Plant oils are used in a variety of applications. Novel vegetable oil compositions and improved approaches to obtain oil compositions, from biosynthetic or natural plant sources, are needed. Depending upon the intended oil use, various different fatty acid compositions are desired. Plants, especially species which synthesize large amounts of oils in seeds, are an important source of oils both for edible and industrial uses. Seed oils are composed almost entirely of triacylglycerols in which fatty acids are esterified to the three hydroxyl groups of glycerol.
Soybean oil typically contains about 16-20% saturated fatty acids: 13-16% palmitate and 3-4% stearate. See generally Gunstone et al., The Lipid Handbook, Chapman & Hall, London (1994). Soybean oils have been modified by various breeding methods to create benefits for specific markets. However, a soybean oil that is broadly beneficial to major soybean oil users such as consumers of salad oil, cooking oil and frying oil, and industrial markets such as biodiesel and biolube markets, is not available. Prior soybean oils were either too expensive or lacked an important food quality property such as oxidative stability, good fried food flavor or saturated fat content, or an important biodiesel property such as appropriate nitric oxide emissions or cold tolerance or cold flow.

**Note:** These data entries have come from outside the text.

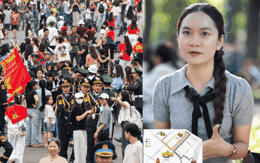 "5 thứ nhất định có, 1 thứ loại bỏ ngay" - Người từng đu A50 truyền bí kíp sống còn cho hội sắp đổ bộ A80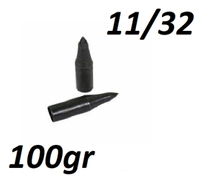 11/32'' - 100gr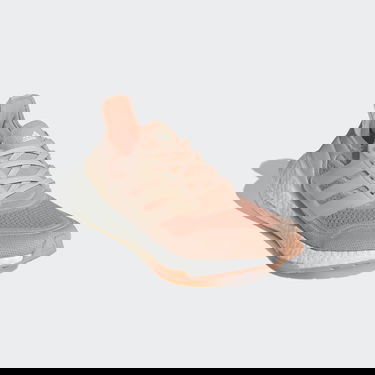 Sneakers og sko adidas Performance UltraBOOST 21 W Orange | S23838, 6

Higher plants synthesize fatty acids via a common metabolic pathway—the fatty acid synthetase (FAS) pathway, which is located in the plastids. β-ketoacyl-ACP synthases are important rate-limiting enzymes in the FAS of plant cells and exist in several versions. β-ketoacyl-ACP synthase I catalyzes chain elongation to palmitoyl-ACP (C16:0), whereas β-ketoacyl-ACP synthase II catalyzes chain elongation to stearoyl-ACP (C18:0). β-ketoacyl-ACP synthase IV is a variant of β-ketoacyl-ACP synthase II, and can also catalyze chain elongation to 18:0-ACP. In soybean, the major products of FAS are 16:0-ACP and 18:0-ACP. The desaturation of 18:0-ACP to form 18:1-ACP is catalyzed by a plastid-localized soluble delta-9 desaturase (also referred to as “stearoyl-ACP desaturase”). See Voelker et al., 52 Annu. Rev. Plant Physiol. Plant Mol. Biol. 335-61 (2001).
The products of the plastidial FAS and delta-9 desaturase, 16:0-ACP, 18:0-ACP, and 18:1-ACP, are hydrolyzed by specific thioesterases (FAT). Plant thioesterases can be classified into two gene families based on sequence homology and substrate preference. The first family, FATA, includes long chain acyl-ACP thioesterases having activity primarily on 18:1-ACP. Enzymes of the second family, FATB, commonly utilize 16:0-ACP (palmitoyl-ACP), 18:0-ACP (stearoyl-ACP), and 18:1-ACP (oleoyl-ACP). Such thioesterases have an important role in determining chain length during de novo fatty acid biosynthesis in plants, and thus these enzymes are useful in the provision of various modifications of fatty acyl compositions, particularly with respect to the relative proportions of various fatty acyl groups that are present in seed storage oils.
The products of the FATA and FATB reactions, the free fatty acids, leave the plastids and are converted to their respective acyl-CoA esters. Acyl-CoAs are substrates for the lipid-biosynthesis pathway (Kennedy Pathway), which is located in the endoplasmic reticulum (ER). This pathway is responsible for membrane lipid formation as well as the biosynthesis of triacylglycerols, which constitute the seed oil. In the ER there are additional membrane-bound desaturases, which can further desaturate 18:1 to polyunsaturated fatty acids. A delta-12 desaturase (FAD2) catalyzes the insertion of a double bond into 18:1, forming linoleic acid (18:2). A delta-15 desaturase (FAD3) catalyzes the insertion of a double bond into 18:2, forming linolenic acid (18:3).
Many complex biochemical pathways have now been manipulated genetically, usually by suppression or over-expression of single genes. Further exploitation of the potential for plant genetic manipulation will require the coordinate manipulation of multiple genes in a pathway. A number of approaches have been used to combine transgenes in one plant—including sexual crossing, retransformation, co-transformation, and the use of linked transgenes. A chimeric transgene with linked partial gene sequences can be used to coordinately suppress numerous plant endogenous genes. Constructs modeled on viral polyproteins can be used to simultaneously introduce multiple coding genes into plant cells. For a review, see Halpin et al., Plant Mol. Biol. 47:295-310 (2001).
Thus, a desired plant phenotype may require the expression of one or more genes and the concurrent reduction of expression of another gene or genes. Thus, there exists a need to simultaneously over-express one or more genes and suppress, or down-regulate, the expression of a another gene or genes in plants using a single transgenic construct.